I returned on Sunday from Logos 2011, a superb three-day conference at the University of Notre Dame, sponsored by the Center for Philosophy of Religion and under the specific auspices of the Analytic Theology Project. Let me begin by thanking Michael Rea and the other organizers of the conference for inviting me to participate in the conversation. It was an honor to be there and I greatly enjoyed my time at Notre Dame.
After writing a number of tweets (#logos2011) about it, I’ve naturally been asked to comment at length about the experience. I will do so now, though my assessment here is merely provisional in nature. Larger issues raised at the conference will have to be addressed at another time. This year’s topic on divine revelation, scripture, canon, and biblical authority is a central interest of my work, and for that reason, many of the most interesting theological insights from the conference will have to wait for a future occasion. Here I only want to raise some concerns that I have about the project of analytic theology more broadly, in light of the conversations I had at the conference.
But first, let me gush about the fantastic people I was so privileged to meet. I very much enjoyed conversing with Evan Fales (Iowa), whose paper was a favorite of mine at the conference, and whose use of Leach, Durkheim, Levi-Strauss to interpret scripture is immensely interesting to me. Getting to know Tamsin Jones (Harvard) was a highlight of my time. I was also happy to meet and interact with Andrew Dole (Amherst). It was a pleasure to interact with Oliver Crisp (formerly of Bristol, now at Fuller) and Michael Rea (Notre Dame); both graciously answered my questions and Crisp especially is a lot of fun at a bar. After years of reading his work, I finally met Kevin Vanhoozer (Wheaton) for the first time, as well as his family. More recently, I have taken a great interest in Kenton Sparks (Eastern), whose book God’s Word in Human Words is perhaps the best evangelical treatment of modern biblical scholarship—a work I cannot recommend too highly. Sadly, however, I had to miss the opening session with Peter Enns, a man I highly respect and admire. The reason for this is a little long, but suffice it to say, my luggage was lost during a layover at O’Hare airport. I received it the next day around noon at our hotel, but the last shuttle for the morning session left at 11 am. I also did not have a chance to talk personally with William Abraham (SMU), who provided what was for me the highlight of the trip (see below).
◇ ◇ ◇ ◇
Stated problem 1: Turn the entries from the line containing "At what distance does" through the end of the entries into a numbered list. Skip blank lines and leave out the pictures.

Items:
◇ ◇ ◇ ◇
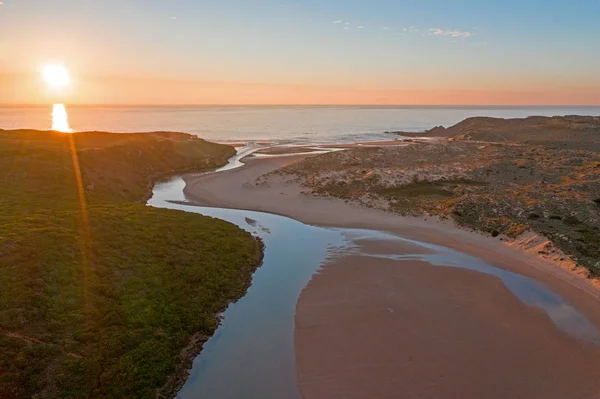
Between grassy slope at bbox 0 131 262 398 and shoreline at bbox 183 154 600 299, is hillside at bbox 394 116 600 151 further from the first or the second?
grassy slope at bbox 0 131 262 398

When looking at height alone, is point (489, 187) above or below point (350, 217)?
above

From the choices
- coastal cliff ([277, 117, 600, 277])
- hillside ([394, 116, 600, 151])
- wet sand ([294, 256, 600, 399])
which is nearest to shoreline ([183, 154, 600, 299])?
coastal cliff ([277, 117, 600, 277])

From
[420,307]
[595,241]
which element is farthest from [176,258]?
[595,241]

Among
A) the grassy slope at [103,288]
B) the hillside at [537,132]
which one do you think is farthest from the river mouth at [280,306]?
the hillside at [537,132]

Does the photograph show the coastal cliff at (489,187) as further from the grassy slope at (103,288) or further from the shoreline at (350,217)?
the grassy slope at (103,288)

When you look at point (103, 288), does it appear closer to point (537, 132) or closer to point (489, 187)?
point (489, 187)

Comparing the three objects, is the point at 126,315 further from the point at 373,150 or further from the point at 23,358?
the point at 373,150

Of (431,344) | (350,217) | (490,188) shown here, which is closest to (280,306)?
(431,344)
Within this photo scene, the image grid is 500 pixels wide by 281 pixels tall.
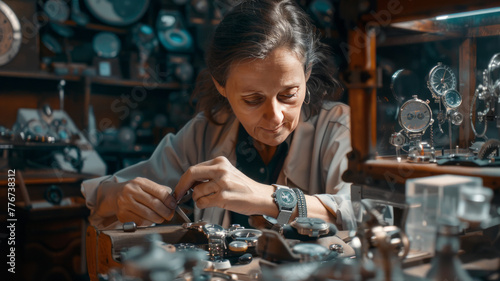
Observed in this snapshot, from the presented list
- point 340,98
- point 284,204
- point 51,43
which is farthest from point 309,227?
point 51,43

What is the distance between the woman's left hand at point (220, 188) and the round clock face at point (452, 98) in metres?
0.48

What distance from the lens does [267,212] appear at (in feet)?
3.71

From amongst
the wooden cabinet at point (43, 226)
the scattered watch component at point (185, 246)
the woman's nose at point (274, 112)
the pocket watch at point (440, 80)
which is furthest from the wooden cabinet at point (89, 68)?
the pocket watch at point (440, 80)

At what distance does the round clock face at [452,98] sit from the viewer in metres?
0.93

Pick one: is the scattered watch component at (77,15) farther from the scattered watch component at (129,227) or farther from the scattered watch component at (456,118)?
the scattered watch component at (456,118)

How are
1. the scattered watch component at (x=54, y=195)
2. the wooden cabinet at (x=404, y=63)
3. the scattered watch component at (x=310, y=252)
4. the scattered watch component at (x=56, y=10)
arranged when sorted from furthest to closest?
the scattered watch component at (x=56, y=10) → the scattered watch component at (x=54, y=195) → the wooden cabinet at (x=404, y=63) → the scattered watch component at (x=310, y=252)

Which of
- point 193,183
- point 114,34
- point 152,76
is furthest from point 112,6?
point 193,183

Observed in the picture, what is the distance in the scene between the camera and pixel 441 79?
0.94m

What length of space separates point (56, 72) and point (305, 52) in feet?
6.40

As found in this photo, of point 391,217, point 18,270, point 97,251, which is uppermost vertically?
point 391,217

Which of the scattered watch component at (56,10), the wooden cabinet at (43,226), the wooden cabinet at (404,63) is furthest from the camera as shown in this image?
the scattered watch component at (56,10)

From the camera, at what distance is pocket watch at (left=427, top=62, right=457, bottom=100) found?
0.94 meters

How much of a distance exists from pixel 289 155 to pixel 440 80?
0.70 m

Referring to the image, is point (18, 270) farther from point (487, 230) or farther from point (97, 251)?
point (487, 230)
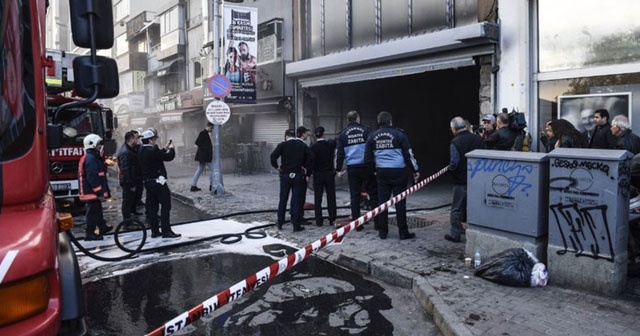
◇ ◇ ◇ ◇
Stated problem 2: According to the conference post, where was the writer's luggage lost?

Written solution 1:
1. At what distance does the round clock face at [452,98] sit from the viewer in metres?
2. 0.93
3. Pick one: is the scattered watch component at (77,15) farther from the scattered watch component at (129,227) or farther from the scattered watch component at (456,118)?
4. the scattered watch component at (456,118)
5. How are
6. 1. the scattered watch component at (x=54, y=195)
7. 2. the wooden cabinet at (x=404, y=63)
8. 3. the scattered watch component at (x=310, y=252)
9. 4. the scattered watch component at (x=56, y=10)
10. arranged when sorted from furthest to closest?
11. the scattered watch component at (x=56, y=10) → the scattered watch component at (x=54, y=195) → the wooden cabinet at (x=404, y=63) → the scattered watch component at (x=310, y=252)
12. Which of
13. - point 193,183
14. - point 114,34
15. - point 152,76
16. is furthest from point 112,6?
17. point 193,183
18. Observed in the picture, what is the distance in the scene between the camera and pixel 441 79?
19. 0.94m
20. What length of space separates point (56, 72) and point (305, 52) in feet?
21. 6.40
22. As found in this photo, of point 391,217, point 18,270, point 97,251, which is uppermost vertically?
23. point 391,217
24. Which of the scattered watch component at (56,10), the wooden cabinet at (43,226), the wooden cabinet at (404,63) is furthest from the camera as shown in this image?
25. the scattered watch component at (56,10)
26. From the camera, at what distance is pocket watch at (left=427, top=62, right=457, bottom=100) found?
27. 0.94 meters
28. How much of a distance exists from pixel 289 155 to pixel 440 80?
29. 0.70 m
30. Referring to the image, is point (18, 270) farther from point (487, 230) or farther from point (97, 251)?
31. point (487, 230)

Written solution 2: During a layover at O'Hare airport.